Onset of action: Oral: 20 minutes to 2 hours; IV: 2 to 5 minutes
Hydralazine:
MOA: Direct vasodilation of arterioles (with little effect on veins) with decreased systemic resistance
Onset of action: Oral: 20-30 minutes; IV: 5-20 minutes
Postpartum Hemorrhage:
Pitocin: 40 units in 1 L of normal saline intravenously at a rate sufficient to control uterine atony or 10 units intramuscularly (including directly into the myometrium)
MOA: Stimulates uterine contraction by activating G-protein-coupled receptors that trigger increases in intracellular calcium levels in uterine myofibrils. Oxytocin also increases local prostaglandin production, further stimulating uterine contraction.

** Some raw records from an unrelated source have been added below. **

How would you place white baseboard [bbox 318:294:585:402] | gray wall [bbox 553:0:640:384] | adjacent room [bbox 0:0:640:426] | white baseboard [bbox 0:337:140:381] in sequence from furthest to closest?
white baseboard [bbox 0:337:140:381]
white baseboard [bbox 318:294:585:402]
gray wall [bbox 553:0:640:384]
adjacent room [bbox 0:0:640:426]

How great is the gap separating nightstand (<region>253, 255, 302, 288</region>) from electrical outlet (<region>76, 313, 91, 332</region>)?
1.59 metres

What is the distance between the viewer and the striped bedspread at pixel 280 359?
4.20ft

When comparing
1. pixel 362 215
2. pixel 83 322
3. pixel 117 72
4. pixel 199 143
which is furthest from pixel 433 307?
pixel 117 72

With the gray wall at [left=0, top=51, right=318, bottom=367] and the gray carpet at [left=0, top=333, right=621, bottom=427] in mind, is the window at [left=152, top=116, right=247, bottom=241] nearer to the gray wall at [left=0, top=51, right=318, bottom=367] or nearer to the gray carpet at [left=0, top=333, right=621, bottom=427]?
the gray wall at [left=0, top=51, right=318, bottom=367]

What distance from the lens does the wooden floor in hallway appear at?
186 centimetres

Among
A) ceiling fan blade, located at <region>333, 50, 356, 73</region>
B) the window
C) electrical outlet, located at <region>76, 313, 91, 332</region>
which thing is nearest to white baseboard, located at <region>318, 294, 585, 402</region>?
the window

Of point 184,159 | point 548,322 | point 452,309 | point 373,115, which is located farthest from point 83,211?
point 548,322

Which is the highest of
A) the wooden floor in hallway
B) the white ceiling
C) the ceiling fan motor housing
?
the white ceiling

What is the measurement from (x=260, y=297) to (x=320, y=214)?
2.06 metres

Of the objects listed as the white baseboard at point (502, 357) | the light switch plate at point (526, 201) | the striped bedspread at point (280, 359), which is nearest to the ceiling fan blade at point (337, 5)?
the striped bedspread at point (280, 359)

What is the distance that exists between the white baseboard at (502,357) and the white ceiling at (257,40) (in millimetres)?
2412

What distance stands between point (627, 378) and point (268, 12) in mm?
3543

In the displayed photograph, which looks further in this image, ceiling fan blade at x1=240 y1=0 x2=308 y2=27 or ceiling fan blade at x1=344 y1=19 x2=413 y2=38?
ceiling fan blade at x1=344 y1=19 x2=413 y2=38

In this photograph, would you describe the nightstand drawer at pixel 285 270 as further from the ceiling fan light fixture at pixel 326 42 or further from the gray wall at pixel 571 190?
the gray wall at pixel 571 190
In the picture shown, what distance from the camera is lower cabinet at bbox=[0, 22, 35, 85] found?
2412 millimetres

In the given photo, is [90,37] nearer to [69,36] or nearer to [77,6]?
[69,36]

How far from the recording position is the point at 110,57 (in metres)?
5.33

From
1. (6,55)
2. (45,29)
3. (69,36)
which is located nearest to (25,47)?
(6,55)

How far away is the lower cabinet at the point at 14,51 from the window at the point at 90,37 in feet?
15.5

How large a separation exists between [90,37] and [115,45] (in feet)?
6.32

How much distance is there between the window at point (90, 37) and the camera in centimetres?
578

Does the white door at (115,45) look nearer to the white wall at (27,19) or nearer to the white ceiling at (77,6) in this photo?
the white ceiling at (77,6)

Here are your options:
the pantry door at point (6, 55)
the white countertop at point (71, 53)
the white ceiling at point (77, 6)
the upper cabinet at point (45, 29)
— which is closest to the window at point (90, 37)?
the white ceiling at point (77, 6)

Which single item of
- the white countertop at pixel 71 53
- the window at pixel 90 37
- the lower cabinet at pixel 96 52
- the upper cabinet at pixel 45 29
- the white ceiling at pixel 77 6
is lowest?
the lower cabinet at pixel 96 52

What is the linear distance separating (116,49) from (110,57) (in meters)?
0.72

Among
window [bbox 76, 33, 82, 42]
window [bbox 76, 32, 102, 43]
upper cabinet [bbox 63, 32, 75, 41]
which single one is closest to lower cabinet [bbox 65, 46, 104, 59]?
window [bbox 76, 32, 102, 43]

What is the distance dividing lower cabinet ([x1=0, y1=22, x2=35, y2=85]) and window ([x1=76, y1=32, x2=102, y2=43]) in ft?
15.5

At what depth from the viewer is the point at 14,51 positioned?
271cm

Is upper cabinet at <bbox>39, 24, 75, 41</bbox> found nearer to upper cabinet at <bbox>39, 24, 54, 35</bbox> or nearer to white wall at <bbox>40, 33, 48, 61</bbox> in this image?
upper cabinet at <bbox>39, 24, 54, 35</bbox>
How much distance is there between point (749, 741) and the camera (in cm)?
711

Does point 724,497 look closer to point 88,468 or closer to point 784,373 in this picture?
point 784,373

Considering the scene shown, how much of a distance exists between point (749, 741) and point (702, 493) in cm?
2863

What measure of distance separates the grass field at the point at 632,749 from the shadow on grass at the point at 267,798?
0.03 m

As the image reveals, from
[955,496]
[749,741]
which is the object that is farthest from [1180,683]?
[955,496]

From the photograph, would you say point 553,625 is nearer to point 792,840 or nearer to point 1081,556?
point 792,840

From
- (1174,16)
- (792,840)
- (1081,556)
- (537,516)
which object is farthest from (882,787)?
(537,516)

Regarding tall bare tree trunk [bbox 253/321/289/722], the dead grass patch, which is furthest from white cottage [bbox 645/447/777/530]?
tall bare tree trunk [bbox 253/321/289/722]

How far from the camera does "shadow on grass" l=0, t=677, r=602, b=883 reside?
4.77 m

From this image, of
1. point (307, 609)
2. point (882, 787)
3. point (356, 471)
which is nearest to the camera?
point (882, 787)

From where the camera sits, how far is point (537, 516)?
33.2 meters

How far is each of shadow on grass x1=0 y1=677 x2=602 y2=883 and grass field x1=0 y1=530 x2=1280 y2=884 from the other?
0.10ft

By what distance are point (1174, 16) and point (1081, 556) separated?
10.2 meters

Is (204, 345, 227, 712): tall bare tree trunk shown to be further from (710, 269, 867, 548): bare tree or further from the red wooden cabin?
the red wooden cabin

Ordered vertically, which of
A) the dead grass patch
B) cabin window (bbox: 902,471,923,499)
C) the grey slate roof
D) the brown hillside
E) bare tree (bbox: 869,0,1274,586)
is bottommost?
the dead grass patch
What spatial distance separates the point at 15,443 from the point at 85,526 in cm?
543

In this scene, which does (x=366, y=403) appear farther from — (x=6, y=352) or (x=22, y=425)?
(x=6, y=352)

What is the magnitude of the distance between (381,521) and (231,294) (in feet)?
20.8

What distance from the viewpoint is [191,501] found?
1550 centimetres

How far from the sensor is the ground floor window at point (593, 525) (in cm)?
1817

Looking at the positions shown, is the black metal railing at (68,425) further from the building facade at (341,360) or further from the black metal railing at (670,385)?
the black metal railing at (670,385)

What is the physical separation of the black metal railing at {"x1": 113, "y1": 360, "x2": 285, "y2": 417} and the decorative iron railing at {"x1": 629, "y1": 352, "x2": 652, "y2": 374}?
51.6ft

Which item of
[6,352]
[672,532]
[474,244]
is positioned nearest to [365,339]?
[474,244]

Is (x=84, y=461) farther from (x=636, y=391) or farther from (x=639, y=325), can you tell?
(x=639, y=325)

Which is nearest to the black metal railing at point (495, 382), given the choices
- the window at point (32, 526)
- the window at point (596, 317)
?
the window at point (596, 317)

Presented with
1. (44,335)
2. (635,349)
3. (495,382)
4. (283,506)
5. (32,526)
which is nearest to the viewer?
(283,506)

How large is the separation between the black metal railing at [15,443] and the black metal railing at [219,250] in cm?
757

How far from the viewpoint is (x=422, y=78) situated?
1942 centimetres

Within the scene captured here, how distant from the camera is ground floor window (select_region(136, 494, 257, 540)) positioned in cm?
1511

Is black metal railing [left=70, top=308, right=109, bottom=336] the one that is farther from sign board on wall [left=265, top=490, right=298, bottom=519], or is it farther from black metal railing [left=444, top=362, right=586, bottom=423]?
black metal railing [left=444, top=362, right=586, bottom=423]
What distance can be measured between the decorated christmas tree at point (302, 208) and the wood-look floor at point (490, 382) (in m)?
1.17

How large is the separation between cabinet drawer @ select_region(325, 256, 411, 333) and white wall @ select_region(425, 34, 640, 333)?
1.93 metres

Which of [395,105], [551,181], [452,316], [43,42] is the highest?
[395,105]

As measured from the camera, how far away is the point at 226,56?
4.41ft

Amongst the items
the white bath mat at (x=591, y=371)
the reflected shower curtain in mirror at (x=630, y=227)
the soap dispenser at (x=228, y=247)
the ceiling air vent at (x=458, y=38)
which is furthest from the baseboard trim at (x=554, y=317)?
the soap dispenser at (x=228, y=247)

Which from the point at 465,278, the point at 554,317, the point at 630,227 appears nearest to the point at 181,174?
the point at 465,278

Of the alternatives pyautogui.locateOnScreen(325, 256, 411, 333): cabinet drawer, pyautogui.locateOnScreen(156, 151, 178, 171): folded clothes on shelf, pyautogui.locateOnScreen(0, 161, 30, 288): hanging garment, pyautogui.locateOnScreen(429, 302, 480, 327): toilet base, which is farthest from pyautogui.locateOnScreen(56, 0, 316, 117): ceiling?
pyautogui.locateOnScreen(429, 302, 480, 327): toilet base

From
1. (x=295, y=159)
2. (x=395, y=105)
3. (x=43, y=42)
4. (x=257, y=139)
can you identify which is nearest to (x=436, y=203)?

Onset of action: Uterine contractions: IM: 3 to 5 minutes; IV: ~1 minute
Cytotec (Misoprostol): Sublingual: 800 mcg as a single dose
MOA: Synthetic prostaglandin E1 analog replaces the protective prostaglandins consumed with prostaglandin-inhibiting therapies (eg, NSAIDs); has been shown to induce uterine contractions
Peak: ~30 min for sublingual or oral, 1 hr for rectal administration. (rectal has a longer duration of action, 4 hrs, compared to 2-3 hrs).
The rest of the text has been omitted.